*Provided passage*:

My main point about the white colour's usage was that it was used rarely,and especially when the object they painted was white in reality. Thus white hair and painted shields. And my arguement is that although white colour cannot be conclusive,it shouldn't be entirely dismissed,especially when used for a pilos on a greek style vase.

One more point for the spartan piloi being of felt is their name itself. It's been believed that the name "pilos" was borrowed from the felt hat and was used for the metal version too. It would be a "cap out of metal". However,although modern lexicons translate "pilos" as hat/cap, the ancient meaning was specifically of a felt cap. "Pilema" is felt, from the verb "pilo"-to concentrate. The different kinds of "piloi" like the laconian and the boeotian were made of felt, and when a cap was made of other matterial this was indicated in their name, like "kyne"-cap made of dog skin.

*Given exercise 1*: Using the pilos passage, decide whether each statement agrees with it, answering yes or no and quoting the deciding words: (a) the white colour was used often on vases; (b) the ancient meaning of "pilos" was specifically a felt cap; (c) "pilema" comes from a verb meaning "to concentrate."
*Given exercise 2*: List every Greek word that the pilos passage explains, with the meaning it gives for each.
*Given exercise 3*: According to the pilos passage, which two kinds of piloi were made of felt?
The data that follow are not needed for anything here.

*Record list*:
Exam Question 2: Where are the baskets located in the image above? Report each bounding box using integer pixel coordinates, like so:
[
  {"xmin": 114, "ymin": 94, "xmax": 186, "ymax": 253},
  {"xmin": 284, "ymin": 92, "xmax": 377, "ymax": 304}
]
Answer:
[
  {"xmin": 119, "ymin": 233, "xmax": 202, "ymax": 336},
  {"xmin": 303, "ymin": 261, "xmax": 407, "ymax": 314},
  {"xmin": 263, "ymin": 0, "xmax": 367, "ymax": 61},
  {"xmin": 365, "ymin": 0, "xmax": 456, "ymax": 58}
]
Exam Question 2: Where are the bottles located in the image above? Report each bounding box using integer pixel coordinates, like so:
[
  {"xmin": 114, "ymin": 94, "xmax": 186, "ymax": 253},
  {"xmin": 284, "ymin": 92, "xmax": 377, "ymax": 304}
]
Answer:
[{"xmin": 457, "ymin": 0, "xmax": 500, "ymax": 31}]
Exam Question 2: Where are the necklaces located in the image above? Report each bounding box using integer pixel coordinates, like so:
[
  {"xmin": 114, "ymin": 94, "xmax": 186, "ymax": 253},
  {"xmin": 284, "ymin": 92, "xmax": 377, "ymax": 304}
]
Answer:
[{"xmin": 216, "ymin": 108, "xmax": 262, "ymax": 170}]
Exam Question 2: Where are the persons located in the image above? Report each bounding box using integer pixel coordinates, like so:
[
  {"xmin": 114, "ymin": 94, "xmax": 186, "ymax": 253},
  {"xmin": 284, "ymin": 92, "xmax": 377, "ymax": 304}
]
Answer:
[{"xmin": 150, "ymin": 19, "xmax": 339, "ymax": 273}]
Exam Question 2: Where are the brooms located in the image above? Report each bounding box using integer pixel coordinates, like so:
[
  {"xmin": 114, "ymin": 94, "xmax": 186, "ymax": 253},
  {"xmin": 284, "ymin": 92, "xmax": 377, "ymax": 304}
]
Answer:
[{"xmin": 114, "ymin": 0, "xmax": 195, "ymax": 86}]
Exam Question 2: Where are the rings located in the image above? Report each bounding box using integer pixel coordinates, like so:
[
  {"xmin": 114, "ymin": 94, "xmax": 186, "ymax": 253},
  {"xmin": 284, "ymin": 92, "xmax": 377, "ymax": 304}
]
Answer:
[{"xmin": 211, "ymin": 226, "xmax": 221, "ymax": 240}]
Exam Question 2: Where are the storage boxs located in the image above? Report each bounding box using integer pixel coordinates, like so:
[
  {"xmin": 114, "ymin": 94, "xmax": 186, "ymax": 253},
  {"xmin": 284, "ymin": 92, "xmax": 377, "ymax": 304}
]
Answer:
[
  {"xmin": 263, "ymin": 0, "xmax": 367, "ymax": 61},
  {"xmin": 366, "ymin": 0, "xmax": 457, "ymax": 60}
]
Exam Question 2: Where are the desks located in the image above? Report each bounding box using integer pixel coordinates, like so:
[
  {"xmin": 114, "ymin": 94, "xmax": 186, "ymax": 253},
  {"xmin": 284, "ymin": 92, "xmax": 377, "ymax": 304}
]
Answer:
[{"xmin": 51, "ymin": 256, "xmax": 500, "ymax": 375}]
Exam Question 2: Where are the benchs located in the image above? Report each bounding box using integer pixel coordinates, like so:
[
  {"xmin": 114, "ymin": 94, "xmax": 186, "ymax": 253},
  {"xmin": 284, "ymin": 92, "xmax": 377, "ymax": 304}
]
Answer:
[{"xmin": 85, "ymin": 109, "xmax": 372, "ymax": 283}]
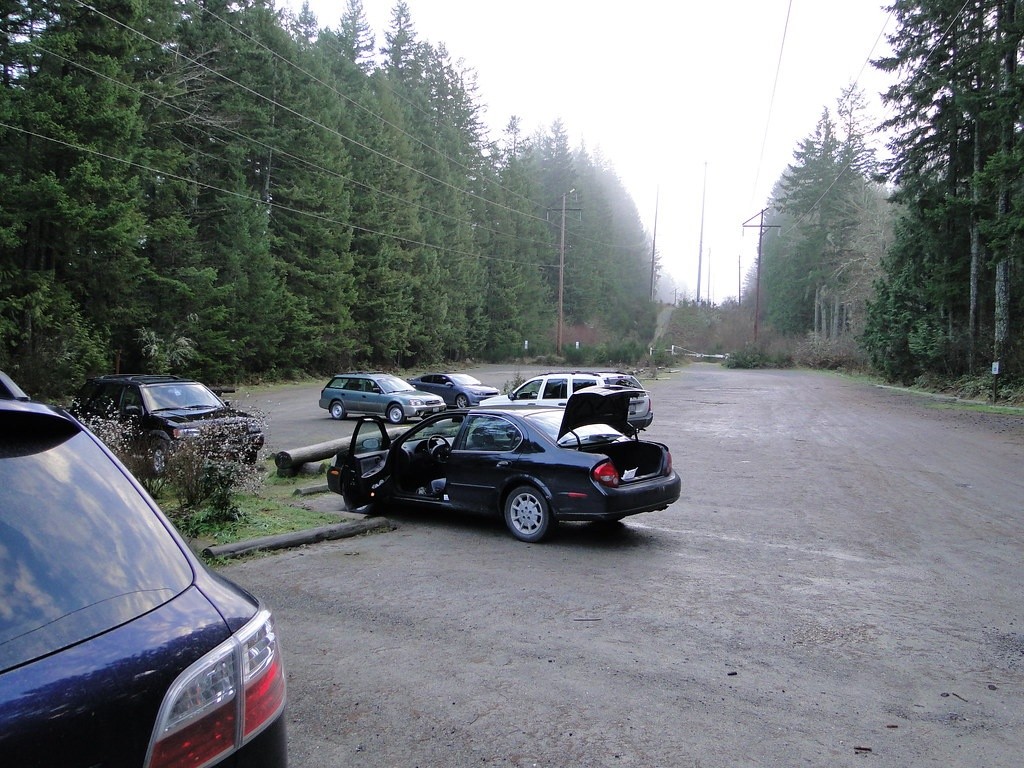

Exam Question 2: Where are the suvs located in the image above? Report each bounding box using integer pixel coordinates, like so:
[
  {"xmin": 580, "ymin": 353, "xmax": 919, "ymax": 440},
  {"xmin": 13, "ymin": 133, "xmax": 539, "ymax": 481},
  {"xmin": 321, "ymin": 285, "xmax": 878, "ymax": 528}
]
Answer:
[
  {"xmin": 478, "ymin": 370, "xmax": 653, "ymax": 439},
  {"xmin": 69, "ymin": 373, "xmax": 264, "ymax": 482},
  {"xmin": 318, "ymin": 370, "xmax": 446, "ymax": 425}
]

*Expected output 1*:
(a) No: "it was used rarely"
(b) Yes: "the ancient meaning was specifically of a felt cap"
(c) Yes: ""Pilema" is felt, from the verb "pilo"-to concentrate"

*Expected output 2*:
- pilos: a felt cap (the ancient meaning; modern lexicons translate it as hat/cap)
- pilema: felt
- pilo: to concentrate
- kyne: a cap made of dog skin

*Expected output 3*: The laconian and the boeotian.